Im Land der Feuerblume: Roman
Auf dich kann man sich verlassen.«
Elisa schüttelte den Kopf, das Lob erschien ihr ungerecht. Nun gut, vielleicht stimmte es, dass sie tüchtiger war als Christl und sorgfältiger als Lenerl. Und dennoch – wog das diese eine große Lüge auf?
Ich liebe Lukas nicht. Ich liebe einen anderen, hätte sie am liebsten herausgeschrien. Ich kann nicht mehr auf Cornelius warten, nur darum nehme ich deinen Sohn … nicht aus Liebe. Ich mag ihn, ich schätze ihn, aber ich heirate ihn nicht aus Liebe.

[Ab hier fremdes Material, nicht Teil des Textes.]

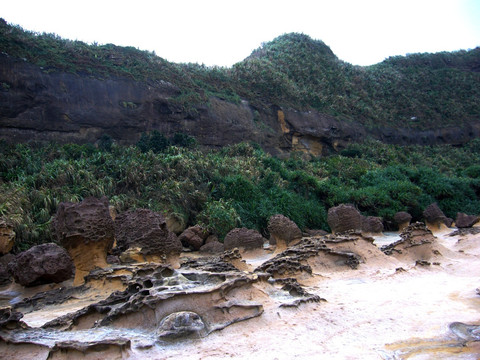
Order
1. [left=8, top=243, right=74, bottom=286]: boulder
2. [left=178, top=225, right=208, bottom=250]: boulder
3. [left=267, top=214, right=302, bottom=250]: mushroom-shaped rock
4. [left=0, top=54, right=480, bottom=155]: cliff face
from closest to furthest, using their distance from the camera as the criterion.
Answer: [left=8, top=243, right=74, bottom=286]: boulder → [left=267, top=214, right=302, bottom=250]: mushroom-shaped rock → [left=178, top=225, right=208, bottom=250]: boulder → [left=0, top=54, right=480, bottom=155]: cliff face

Sie verkniff sich das Geständnis, und bei Christines nächsten Worten ahnte sie, dass es auch gar nicht notwendig war.
»Als ich damals den Jakob nahm«, setzte ihre künftige Schwiegermutter an und sprach jene Zweifel an, die Elisa nicht über ihre Lippen brachte, »nun, da dachte ich, es wäre viel zu früh, ich hätte noch nichts vom Leben gehabt und verdiente etwas Besseres als ihn. Nicht, dass mein Jakob ein schlechter Mann wäre, aber immer wenn ich ihn ansah, dann fehlte etwas. Und es machte die Sache nicht leichter, dass ich nicht einmal wusste, was es war. Aber mein Vater, Gott hab ihn selig, hat’s nun mal so bestimmt, dass ich ihn heirate, und so habe ich es getan. Und soll ich dir etwas sagen? Es ist nicht immer leicht, einen Mann zu haben, der wenig spricht und der so selten zeigt, was er fühlt, was er will und was ihn antreibt. Doch man gewöhnt sich daran, und irgendwann ist nur noch wichtig, dass man sich auf ihn verlassen konnte. Dass man weiß: Er ist da, er sorgt für dich, er kämpft an deiner Seite darum, die Kinder großzuziehen und genügend Mahlzeiten auf den Tisch zu bringen. Das ist so viel mehr wert, als irgendwelchen Flausen nachzujagen.«
Elisa nickte, aber tief in ihrem Innern regte sich Widerstand.
War das, was sie für Cornelius fühlte, nichts als eine Flause im Kopf, die das harte Leben ihr nun austrieb? Und hätte er, wäre er ihr Mann geworden, nicht auch alles getan, um für sie und künftige Kinder zu sorgen?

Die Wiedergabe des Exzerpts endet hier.